— START OF DOCUMENT —

Inside the MaxMara Archive

Fashion’s greatest private archive

“Paletot is MaxMara,” Achille Maramotti, founder of MaxMara used to say. And he was right. Maxmara is synonymous with outerwear and has iconised the classically chic outer jacket for seven decades.  But more than that MaxMara is Italianità.  Since its visionary beginning in 1951 to today, the luxury giant is testimony to everything we love: authenticity, consistency, beauty and Italianness.  The company’s very first step and every step after come from the heart of Reggio Emilia, a small city about two hours southeast of Milan in the Emilia Romagna region, and to be more precise, a gorgeous Liberty-era industrial building that today is considered the single greatest private fashion archive.

BAI MaxMara, the epicentre

BAI MaxMara (Biblioteca e Archivio di Impresa) houses more than just an archive – it is a sprawling home of inspiration and the very epicentre of the MaxMara world, chronicling the company’s seven decades from its founding to today, all the while documenting MaxMara savoir-faire, as well as the history of fashion itself. And it’s a portal to the future. Every season, MaxMara’s creative team immerses itself in the archive, and by looking at its history and the future, MaxMara reinvents itself.

— END OF DOCUMENT —

**CHALLENGES:**
A. Please copy the passage from the MaxMara archive article, starting at "Fashion’s greatest private" and ending at "private fashion archive.".
B. In the MaxMara archive article, what does the abbreviation BAI stand for?

— START OF ENTRIES —

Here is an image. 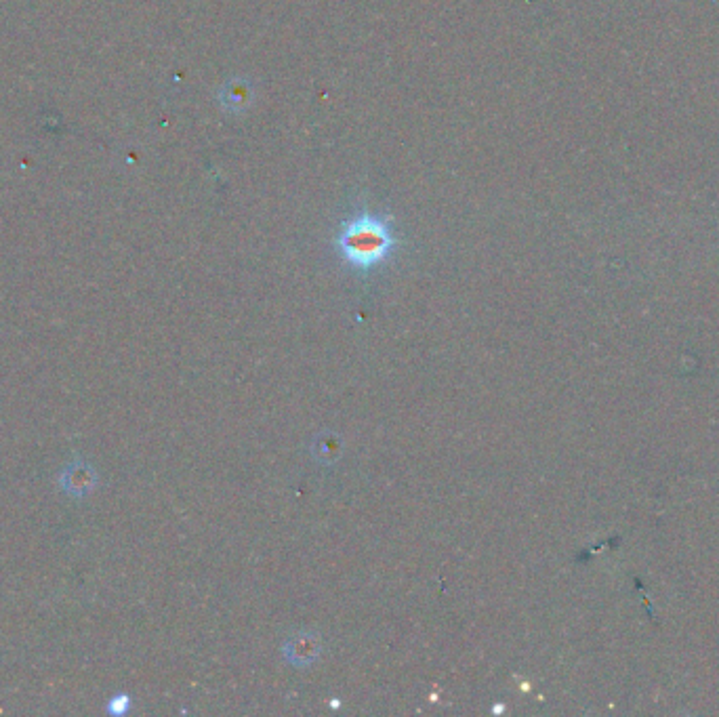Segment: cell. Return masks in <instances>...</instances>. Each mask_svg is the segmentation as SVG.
Returning a JSON list of instances; mask_svg holds the SVG:
<instances>
[{
  "instance_id": "cell-1",
  "label": "cell",
  "mask_w": 719,
  "mask_h": 717,
  "mask_svg": "<svg viewBox=\"0 0 719 717\" xmlns=\"http://www.w3.org/2000/svg\"><path fill=\"white\" fill-rule=\"evenodd\" d=\"M333 244L347 268L368 274L392 259L400 240L392 217L364 209L341 223Z\"/></svg>"
},
{
  "instance_id": "cell-2",
  "label": "cell",
  "mask_w": 719,
  "mask_h": 717,
  "mask_svg": "<svg viewBox=\"0 0 719 717\" xmlns=\"http://www.w3.org/2000/svg\"><path fill=\"white\" fill-rule=\"evenodd\" d=\"M97 482H99V478H97L95 467L85 461H74V463L66 465V469L61 471V476H59L61 490L74 499L89 497L95 490Z\"/></svg>"
},
{
  "instance_id": "cell-3",
  "label": "cell",
  "mask_w": 719,
  "mask_h": 717,
  "mask_svg": "<svg viewBox=\"0 0 719 717\" xmlns=\"http://www.w3.org/2000/svg\"><path fill=\"white\" fill-rule=\"evenodd\" d=\"M320 654V640L314 633H299L284 646V657L291 665L303 669L310 667Z\"/></svg>"
},
{
  "instance_id": "cell-4",
  "label": "cell",
  "mask_w": 719,
  "mask_h": 717,
  "mask_svg": "<svg viewBox=\"0 0 719 717\" xmlns=\"http://www.w3.org/2000/svg\"><path fill=\"white\" fill-rule=\"evenodd\" d=\"M221 104L228 110H236L240 112L242 106H246L251 101V87L244 83V80H238L236 85H225L221 89Z\"/></svg>"
},
{
  "instance_id": "cell-5",
  "label": "cell",
  "mask_w": 719,
  "mask_h": 717,
  "mask_svg": "<svg viewBox=\"0 0 719 717\" xmlns=\"http://www.w3.org/2000/svg\"><path fill=\"white\" fill-rule=\"evenodd\" d=\"M314 453L324 463H335L341 457V442L331 434H322L314 442Z\"/></svg>"
},
{
  "instance_id": "cell-6",
  "label": "cell",
  "mask_w": 719,
  "mask_h": 717,
  "mask_svg": "<svg viewBox=\"0 0 719 717\" xmlns=\"http://www.w3.org/2000/svg\"><path fill=\"white\" fill-rule=\"evenodd\" d=\"M131 705H133V701H131V696H129L127 692H120V694H114V696H112V699L108 701V705H106V711H108L110 715H116V717H120V715H127V713L131 711Z\"/></svg>"
}]
</instances>
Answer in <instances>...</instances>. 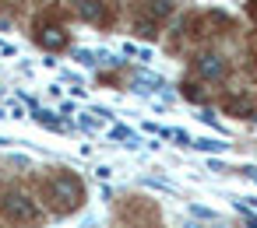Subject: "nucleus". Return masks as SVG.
Wrapping results in <instances>:
<instances>
[{"mask_svg": "<svg viewBox=\"0 0 257 228\" xmlns=\"http://www.w3.org/2000/svg\"><path fill=\"white\" fill-rule=\"evenodd\" d=\"M46 200L53 204V210L60 214H71L81 207L85 200V190H81V179L71 176V172H57L53 179H46Z\"/></svg>", "mask_w": 257, "mask_h": 228, "instance_id": "obj_1", "label": "nucleus"}, {"mask_svg": "<svg viewBox=\"0 0 257 228\" xmlns=\"http://www.w3.org/2000/svg\"><path fill=\"white\" fill-rule=\"evenodd\" d=\"M0 214H4L8 221H15V224H32V221H39L36 200H32L29 193H22V190H8L4 196H0Z\"/></svg>", "mask_w": 257, "mask_h": 228, "instance_id": "obj_2", "label": "nucleus"}, {"mask_svg": "<svg viewBox=\"0 0 257 228\" xmlns=\"http://www.w3.org/2000/svg\"><path fill=\"white\" fill-rule=\"evenodd\" d=\"M194 70H197L204 81H218V78L225 74V60H222L218 53H201L197 64H194Z\"/></svg>", "mask_w": 257, "mask_h": 228, "instance_id": "obj_3", "label": "nucleus"}, {"mask_svg": "<svg viewBox=\"0 0 257 228\" xmlns=\"http://www.w3.org/2000/svg\"><path fill=\"white\" fill-rule=\"evenodd\" d=\"M36 39H39V46H46V50H60V46L67 42V32H64L60 25H39Z\"/></svg>", "mask_w": 257, "mask_h": 228, "instance_id": "obj_4", "label": "nucleus"}, {"mask_svg": "<svg viewBox=\"0 0 257 228\" xmlns=\"http://www.w3.org/2000/svg\"><path fill=\"white\" fill-rule=\"evenodd\" d=\"M78 11H81V18H88V22H95V25L106 18L102 0H78Z\"/></svg>", "mask_w": 257, "mask_h": 228, "instance_id": "obj_5", "label": "nucleus"}, {"mask_svg": "<svg viewBox=\"0 0 257 228\" xmlns=\"http://www.w3.org/2000/svg\"><path fill=\"white\" fill-rule=\"evenodd\" d=\"M225 109H229V116H243V120L253 116V102H250V98H229Z\"/></svg>", "mask_w": 257, "mask_h": 228, "instance_id": "obj_6", "label": "nucleus"}, {"mask_svg": "<svg viewBox=\"0 0 257 228\" xmlns=\"http://www.w3.org/2000/svg\"><path fill=\"white\" fill-rule=\"evenodd\" d=\"M194 148H201V151H225L229 144H222V140H215V137H201V140H194Z\"/></svg>", "mask_w": 257, "mask_h": 228, "instance_id": "obj_7", "label": "nucleus"}]
</instances>
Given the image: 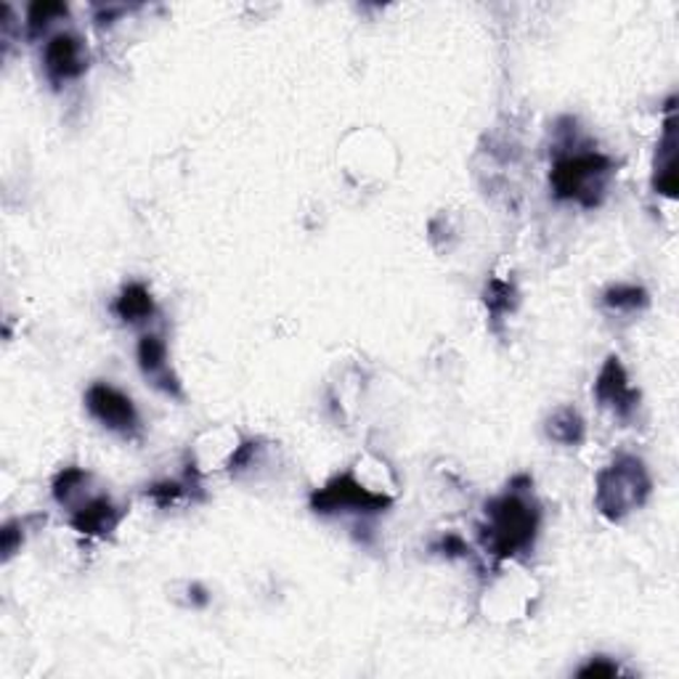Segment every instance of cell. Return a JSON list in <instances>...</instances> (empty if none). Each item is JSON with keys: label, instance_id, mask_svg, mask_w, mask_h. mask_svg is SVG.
<instances>
[{"label": "cell", "instance_id": "obj_10", "mask_svg": "<svg viewBox=\"0 0 679 679\" xmlns=\"http://www.w3.org/2000/svg\"><path fill=\"white\" fill-rule=\"evenodd\" d=\"M675 99H671L669 106V120L664 125V141H661L658 149V157H655V178H653V187L655 192L671 196L675 200L677 189H679V176H677V136H675Z\"/></svg>", "mask_w": 679, "mask_h": 679}, {"label": "cell", "instance_id": "obj_7", "mask_svg": "<svg viewBox=\"0 0 679 679\" xmlns=\"http://www.w3.org/2000/svg\"><path fill=\"white\" fill-rule=\"evenodd\" d=\"M594 398L600 401V407L611 409L622 420L631 417L637 403H640V393L631 388L629 374L618 356H607L603 369H600L598 380H594Z\"/></svg>", "mask_w": 679, "mask_h": 679}, {"label": "cell", "instance_id": "obj_15", "mask_svg": "<svg viewBox=\"0 0 679 679\" xmlns=\"http://www.w3.org/2000/svg\"><path fill=\"white\" fill-rule=\"evenodd\" d=\"M486 306L494 319H502V316L515 311L517 306L515 284L508 282V279H491L486 287Z\"/></svg>", "mask_w": 679, "mask_h": 679}, {"label": "cell", "instance_id": "obj_1", "mask_svg": "<svg viewBox=\"0 0 679 679\" xmlns=\"http://www.w3.org/2000/svg\"><path fill=\"white\" fill-rule=\"evenodd\" d=\"M528 488H512L486 504V526L481 528V545L494 558L510 560L534 547L539 534V508L526 497Z\"/></svg>", "mask_w": 679, "mask_h": 679}, {"label": "cell", "instance_id": "obj_9", "mask_svg": "<svg viewBox=\"0 0 679 679\" xmlns=\"http://www.w3.org/2000/svg\"><path fill=\"white\" fill-rule=\"evenodd\" d=\"M123 521V510L112 502L110 497H93L86 499V504L73 510V528L82 536H106L117 528Z\"/></svg>", "mask_w": 679, "mask_h": 679}, {"label": "cell", "instance_id": "obj_13", "mask_svg": "<svg viewBox=\"0 0 679 679\" xmlns=\"http://www.w3.org/2000/svg\"><path fill=\"white\" fill-rule=\"evenodd\" d=\"M56 16H67V5L56 3V0H35L27 9V35L29 38H40Z\"/></svg>", "mask_w": 679, "mask_h": 679}, {"label": "cell", "instance_id": "obj_12", "mask_svg": "<svg viewBox=\"0 0 679 679\" xmlns=\"http://www.w3.org/2000/svg\"><path fill=\"white\" fill-rule=\"evenodd\" d=\"M584 433H587V427H584L581 414L571 407L558 409V412L547 420V436L555 440V444L579 446L584 440Z\"/></svg>", "mask_w": 679, "mask_h": 679}, {"label": "cell", "instance_id": "obj_4", "mask_svg": "<svg viewBox=\"0 0 679 679\" xmlns=\"http://www.w3.org/2000/svg\"><path fill=\"white\" fill-rule=\"evenodd\" d=\"M393 499L388 494L374 491L367 484L356 478V473L335 475L326 486L313 491L311 508L319 515H335V512H361V515H374V512L388 510Z\"/></svg>", "mask_w": 679, "mask_h": 679}, {"label": "cell", "instance_id": "obj_11", "mask_svg": "<svg viewBox=\"0 0 679 679\" xmlns=\"http://www.w3.org/2000/svg\"><path fill=\"white\" fill-rule=\"evenodd\" d=\"M117 319H123L125 324H139V321H146L149 316L154 313V297L149 292L146 284L141 282H130L125 284L120 295H117L115 306H112Z\"/></svg>", "mask_w": 679, "mask_h": 679}, {"label": "cell", "instance_id": "obj_5", "mask_svg": "<svg viewBox=\"0 0 679 679\" xmlns=\"http://www.w3.org/2000/svg\"><path fill=\"white\" fill-rule=\"evenodd\" d=\"M86 409L91 412L104 427L120 433V436H136L139 433V412H136L133 401L117 390L115 385L93 383L86 390Z\"/></svg>", "mask_w": 679, "mask_h": 679}, {"label": "cell", "instance_id": "obj_18", "mask_svg": "<svg viewBox=\"0 0 679 679\" xmlns=\"http://www.w3.org/2000/svg\"><path fill=\"white\" fill-rule=\"evenodd\" d=\"M616 675H622V669H618V664L607 661L605 655H598V658H592L587 666L579 669V677H616Z\"/></svg>", "mask_w": 679, "mask_h": 679}, {"label": "cell", "instance_id": "obj_17", "mask_svg": "<svg viewBox=\"0 0 679 679\" xmlns=\"http://www.w3.org/2000/svg\"><path fill=\"white\" fill-rule=\"evenodd\" d=\"M187 491L189 488L187 484H181V481H163V484L149 486L146 497H152L159 508H170V504H176Z\"/></svg>", "mask_w": 679, "mask_h": 679}, {"label": "cell", "instance_id": "obj_3", "mask_svg": "<svg viewBox=\"0 0 679 679\" xmlns=\"http://www.w3.org/2000/svg\"><path fill=\"white\" fill-rule=\"evenodd\" d=\"M648 494H651V475H648L645 462L624 454L598 473L594 504L607 521H624L629 512L645 504Z\"/></svg>", "mask_w": 679, "mask_h": 679}, {"label": "cell", "instance_id": "obj_19", "mask_svg": "<svg viewBox=\"0 0 679 679\" xmlns=\"http://www.w3.org/2000/svg\"><path fill=\"white\" fill-rule=\"evenodd\" d=\"M436 550H444L446 558H467L470 555V547L464 545L462 536H457V534H446L444 539L438 541Z\"/></svg>", "mask_w": 679, "mask_h": 679}, {"label": "cell", "instance_id": "obj_8", "mask_svg": "<svg viewBox=\"0 0 679 679\" xmlns=\"http://www.w3.org/2000/svg\"><path fill=\"white\" fill-rule=\"evenodd\" d=\"M139 367L144 372V377L154 385L157 390H163L165 396L181 398V383H178L176 374L168 367V345L159 335H144L139 340Z\"/></svg>", "mask_w": 679, "mask_h": 679}, {"label": "cell", "instance_id": "obj_16", "mask_svg": "<svg viewBox=\"0 0 679 679\" xmlns=\"http://www.w3.org/2000/svg\"><path fill=\"white\" fill-rule=\"evenodd\" d=\"M603 303L611 311H640L651 303L648 292L642 287H635V284H618V287H611L603 295Z\"/></svg>", "mask_w": 679, "mask_h": 679}, {"label": "cell", "instance_id": "obj_14", "mask_svg": "<svg viewBox=\"0 0 679 679\" xmlns=\"http://www.w3.org/2000/svg\"><path fill=\"white\" fill-rule=\"evenodd\" d=\"M88 481H91V473H88V470L64 467L62 473L56 475V481H53V499L67 508V504H73L75 497H80L82 486H88Z\"/></svg>", "mask_w": 679, "mask_h": 679}, {"label": "cell", "instance_id": "obj_6", "mask_svg": "<svg viewBox=\"0 0 679 679\" xmlns=\"http://www.w3.org/2000/svg\"><path fill=\"white\" fill-rule=\"evenodd\" d=\"M43 67L53 86L77 80L88 69L86 43L73 33H56L43 49Z\"/></svg>", "mask_w": 679, "mask_h": 679}, {"label": "cell", "instance_id": "obj_2", "mask_svg": "<svg viewBox=\"0 0 679 679\" xmlns=\"http://www.w3.org/2000/svg\"><path fill=\"white\" fill-rule=\"evenodd\" d=\"M613 176V159L600 152H565L550 170V187L555 200L576 202L581 207H598L605 196L607 178Z\"/></svg>", "mask_w": 679, "mask_h": 679}]
</instances>
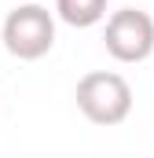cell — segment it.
<instances>
[{
  "instance_id": "6da1fadb",
  "label": "cell",
  "mask_w": 154,
  "mask_h": 158,
  "mask_svg": "<svg viewBox=\"0 0 154 158\" xmlns=\"http://www.w3.org/2000/svg\"><path fill=\"white\" fill-rule=\"evenodd\" d=\"M77 107L95 125H121L132 114V88L121 74L92 70L77 81Z\"/></svg>"
},
{
  "instance_id": "7a4b0ae2",
  "label": "cell",
  "mask_w": 154,
  "mask_h": 158,
  "mask_svg": "<svg viewBox=\"0 0 154 158\" xmlns=\"http://www.w3.org/2000/svg\"><path fill=\"white\" fill-rule=\"evenodd\" d=\"M51 44H55V19H51L48 7L30 0V4H22L15 11H7V19H4V48L15 59L33 63V59L51 52Z\"/></svg>"
},
{
  "instance_id": "3957f363",
  "label": "cell",
  "mask_w": 154,
  "mask_h": 158,
  "mask_svg": "<svg viewBox=\"0 0 154 158\" xmlns=\"http://www.w3.org/2000/svg\"><path fill=\"white\" fill-rule=\"evenodd\" d=\"M103 44L117 63H143L154 52V19L140 7H121L107 19Z\"/></svg>"
},
{
  "instance_id": "277c9868",
  "label": "cell",
  "mask_w": 154,
  "mask_h": 158,
  "mask_svg": "<svg viewBox=\"0 0 154 158\" xmlns=\"http://www.w3.org/2000/svg\"><path fill=\"white\" fill-rule=\"evenodd\" d=\"M55 15L74 30H88L107 15V0H55Z\"/></svg>"
}]
</instances>
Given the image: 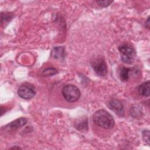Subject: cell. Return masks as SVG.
Returning <instances> with one entry per match:
<instances>
[{"instance_id":"6da1fadb","label":"cell","mask_w":150,"mask_h":150,"mask_svg":"<svg viewBox=\"0 0 150 150\" xmlns=\"http://www.w3.org/2000/svg\"><path fill=\"white\" fill-rule=\"evenodd\" d=\"M94 123L103 128L111 129L115 125V121L112 116L104 110H98L93 116Z\"/></svg>"},{"instance_id":"7a4b0ae2","label":"cell","mask_w":150,"mask_h":150,"mask_svg":"<svg viewBox=\"0 0 150 150\" xmlns=\"http://www.w3.org/2000/svg\"><path fill=\"white\" fill-rule=\"evenodd\" d=\"M121 60L127 64H132L135 59L136 53L134 49L128 44H123L119 46Z\"/></svg>"},{"instance_id":"3957f363","label":"cell","mask_w":150,"mask_h":150,"mask_svg":"<svg viewBox=\"0 0 150 150\" xmlns=\"http://www.w3.org/2000/svg\"><path fill=\"white\" fill-rule=\"evenodd\" d=\"M62 94L64 99L69 103H73L79 100L81 93L79 89L74 85L68 84L62 88Z\"/></svg>"},{"instance_id":"277c9868","label":"cell","mask_w":150,"mask_h":150,"mask_svg":"<svg viewBox=\"0 0 150 150\" xmlns=\"http://www.w3.org/2000/svg\"><path fill=\"white\" fill-rule=\"evenodd\" d=\"M36 91L34 86L28 83L22 84L18 88V94L23 99H30L35 96Z\"/></svg>"},{"instance_id":"5b68a950","label":"cell","mask_w":150,"mask_h":150,"mask_svg":"<svg viewBox=\"0 0 150 150\" xmlns=\"http://www.w3.org/2000/svg\"><path fill=\"white\" fill-rule=\"evenodd\" d=\"M91 66L94 71L99 76H104L107 73V65L104 60L101 58H98L93 61Z\"/></svg>"},{"instance_id":"8992f818","label":"cell","mask_w":150,"mask_h":150,"mask_svg":"<svg viewBox=\"0 0 150 150\" xmlns=\"http://www.w3.org/2000/svg\"><path fill=\"white\" fill-rule=\"evenodd\" d=\"M108 106L112 111L119 116H123L124 114V105L121 101L117 99L111 100L108 103Z\"/></svg>"},{"instance_id":"52a82bcc","label":"cell","mask_w":150,"mask_h":150,"mask_svg":"<svg viewBox=\"0 0 150 150\" xmlns=\"http://www.w3.org/2000/svg\"><path fill=\"white\" fill-rule=\"evenodd\" d=\"M26 122L27 120L25 118H19L5 125L4 127V129L8 131H15L18 128L25 125Z\"/></svg>"},{"instance_id":"ba28073f","label":"cell","mask_w":150,"mask_h":150,"mask_svg":"<svg viewBox=\"0 0 150 150\" xmlns=\"http://www.w3.org/2000/svg\"><path fill=\"white\" fill-rule=\"evenodd\" d=\"M149 84L150 83L149 81L142 83L138 88L139 93L144 97L149 96Z\"/></svg>"},{"instance_id":"9c48e42d","label":"cell","mask_w":150,"mask_h":150,"mask_svg":"<svg viewBox=\"0 0 150 150\" xmlns=\"http://www.w3.org/2000/svg\"><path fill=\"white\" fill-rule=\"evenodd\" d=\"M52 56L54 59H61L64 56V49L63 47H54L51 52Z\"/></svg>"},{"instance_id":"30bf717a","label":"cell","mask_w":150,"mask_h":150,"mask_svg":"<svg viewBox=\"0 0 150 150\" xmlns=\"http://www.w3.org/2000/svg\"><path fill=\"white\" fill-rule=\"evenodd\" d=\"M130 69L127 67H123L120 71V79L122 81H126L129 79V72Z\"/></svg>"},{"instance_id":"8fae6325","label":"cell","mask_w":150,"mask_h":150,"mask_svg":"<svg viewBox=\"0 0 150 150\" xmlns=\"http://www.w3.org/2000/svg\"><path fill=\"white\" fill-rule=\"evenodd\" d=\"M74 127H76L78 130H85V128L87 129V120H83L79 122H76V124L74 125Z\"/></svg>"},{"instance_id":"7c38bea8","label":"cell","mask_w":150,"mask_h":150,"mask_svg":"<svg viewBox=\"0 0 150 150\" xmlns=\"http://www.w3.org/2000/svg\"><path fill=\"white\" fill-rule=\"evenodd\" d=\"M56 73H57V70L53 67L47 68V69H45L42 72V74L44 76H53Z\"/></svg>"},{"instance_id":"4fadbf2b","label":"cell","mask_w":150,"mask_h":150,"mask_svg":"<svg viewBox=\"0 0 150 150\" xmlns=\"http://www.w3.org/2000/svg\"><path fill=\"white\" fill-rule=\"evenodd\" d=\"M112 1H107V0H101V1H97V4L101 6V7H107L109 6L111 3H112Z\"/></svg>"},{"instance_id":"5bb4252c","label":"cell","mask_w":150,"mask_h":150,"mask_svg":"<svg viewBox=\"0 0 150 150\" xmlns=\"http://www.w3.org/2000/svg\"><path fill=\"white\" fill-rule=\"evenodd\" d=\"M142 138L145 142L149 145V131L148 130H144L142 132Z\"/></svg>"},{"instance_id":"9a60e30c","label":"cell","mask_w":150,"mask_h":150,"mask_svg":"<svg viewBox=\"0 0 150 150\" xmlns=\"http://www.w3.org/2000/svg\"><path fill=\"white\" fill-rule=\"evenodd\" d=\"M141 113V110L137 107L133 108L131 111V114L135 118H136V117H138V115H140Z\"/></svg>"},{"instance_id":"2e32d148","label":"cell","mask_w":150,"mask_h":150,"mask_svg":"<svg viewBox=\"0 0 150 150\" xmlns=\"http://www.w3.org/2000/svg\"><path fill=\"white\" fill-rule=\"evenodd\" d=\"M12 18V15L9 14V13H1V22H3V21H9V19H11Z\"/></svg>"},{"instance_id":"e0dca14e","label":"cell","mask_w":150,"mask_h":150,"mask_svg":"<svg viewBox=\"0 0 150 150\" xmlns=\"http://www.w3.org/2000/svg\"><path fill=\"white\" fill-rule=\"evenodd\" d=\"M145 27H146V28L149 29V26H150V25H149V18H148V19L146 20V21L145 22Z\"/></svg>"},{"instance_id":"ac0fdd59","label":"cell","mask_w":150,"mask_h":150,"mask_svg":"<svg viewBox=\"0 0 150 150\" xmlns=\"http://www.w3.org/2000/svg\"><path fill=\"white\" fill-rule=\"evenodd\" d=\"M11 149H22L21 147H19V146H13V147H12Z\"/></svg>"}]
</instances>
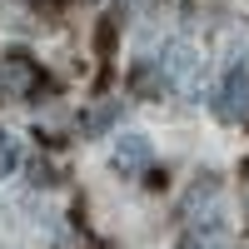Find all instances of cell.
Masks as SVG:
<instances>
[{"label": "cell", "instance_id": "2", "mask_svg": "<svg viewBox=\"0 0 249 249\" xmlns=\"http://www.w3.org/2000/svg\"><path fill=\"white\" fill-rule=\"evenodd\" d=\"M30 85H35V65L25 55H5V60H0V100L30 95Z\"/></svg>", "mask_w": 249, "mask_h": 249}, {"label": "cell", "instance_id": "3", "mask_svg": "<svg viewBox=\"0 0 249 249\" xmlns=\"http://www.w3.org/2000/svg\"><path fill=\"white\" fill-rule=\"evenodd\" d=\"M140 164H150V140L144 135H124L120 150H115V170H140Z\"/></svg>", "mask_w": 249, "mask_h": 249}, {"label": "cell", "instance_id": "1", "mask_svg": "<svg viewBox=\"0 0 249 249\" xmlns=\"http://www.w3.org/2000/svg\"><path fill=\"white\" fill-rule=\"evenodd\" d=\"M249 115V60L224 75V90H219V120H244Z\"/></svg>", "mask_w": 249, "mask_h": 249}, {"label": "cell", "instance_id": "5", "mask_svg": "<svg viewBox=\"0 0 249 249\" xmlns=\"http://www.w3.org/2000/svg\"><path fill=\"white\" fill-rule=\"evenodd\" d=\"M15 164H20V144H15V135H5V130H0V179H5Z\"/></svg>", "mask_w": 249, "mask_h": 249}, {"label": "cell", "instance_id": "4", "mask_svg": "<svg viewBox=\"0 0 249 249\" xmlns=\"http://www.w3.org/2000/svg\"><path fill=\"white\" fill-rule=\"evenodd\" d=\"M115 120H120V100H105V105H95V110L85 115V124H80V130H85L90 140H100V135H105Z\"/></svg>", "mask_w": 249, "mask_h": 249}]
</instances>
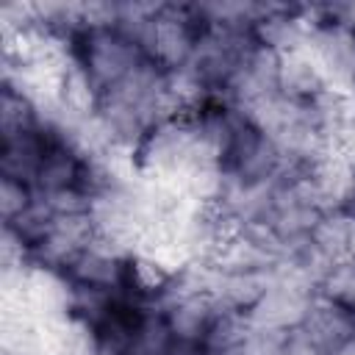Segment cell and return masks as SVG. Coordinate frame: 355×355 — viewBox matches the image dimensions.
<instances>
[{
	"mask_svg": "<svg viewBox=\"0 0 355 355\" xmlns=\"http://www.w3.org/2000/svg\"><path fill=\"white\" fill-rule=\"evenodd\" d=\"M69 53H72V61L100 89V94L114 89L144 61V53L116 28L80 31L69 42Z\"/></svg>",
	"mask_w": 355,
	"mask_h": 355,
	"instance_id": "obj_1",
	"label": "cell"
},
{
	"mask_svg": "<svg viewBox=\"0 0 355 355\" xmlns=\"http://www.w3.org/2000/svg\"><path fill=\"white\" fill-rule=\"evenodd\" d=\"M313 355H336L347 341L355 338V308L313 294L302 322L294 327Z\"/></svg>",
	"mask_w": 355,
	"mask_h": 355,
	"instance_id": "obj_2",
	"label": "cell"
},
{
	"mask_svg": "<svg viewBox=\"0 0 355 355\" xmlns=\"http://www.w3.org/2000/svg\"><path fill=\"white\" fill-rule=\"evenodd\" d=\"M33 202H36V189L31 183L0 175V214L6 225L22 216Z\"/></svg>",
	"mask_w": 355,
	"mask_h": 355,
	"instance_id": "obj_3",
	"label": "cell"
},
{
	"mask_svg": "<svg viewBox=\"0 0 355 355\" xmlns=\"http://www.w3.org/2000/svg\"><path fill=\"white\" fill-rule=\"evenodd\" d=\"M189 355H216V352H211L208 347H202V344H197V347H194V349H191Z\"/></svg>",
	"mask_w": 355,
	"mask_h": 355,
	"instance_id": "obj_4",
	"label": "cell"
},
{
	"mask_svg": "<svg viewBox=\"0 0 355 355\" xmlns=\"http://www.w3.org/2000/svg\"><path fill=\"white\" fill-rule=\"evenodd\" d=\"M352 94H355V75H352Z\"/></svg>",
	"mask_w": 355,
	"mask_h": 355,
	"instance_id": "obj_5",
	"label": "cell"
}]
</instances>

— END OF ENTRIES —

**WORKED SOLUTIONS:**
A.
Fashion’s greatest private archive

“Paletot is MaxMara,” Achille Maramotti, founder of MaxMara used to say. And he was right. Maxmara is synonymous with outerwear and has iconised the classically chic outer jacket for seven decades.  But more than that MaxMara is Italianità.  Since its visionary beginning in 1951 to today, the luxury giant is testimony to everything we love: authenticity, consistency, beauty and Italianness.  The company’s very first step and every step after come from the heart of Reggio Emilia, a small city about two hours southeast of Milan in the Emilia Romagna region, and to be more precise, a gorgeous Liberty-era industrial building that today is considered the single greatest private fashion archive.

B. Biblioteca e Archivio di Impresa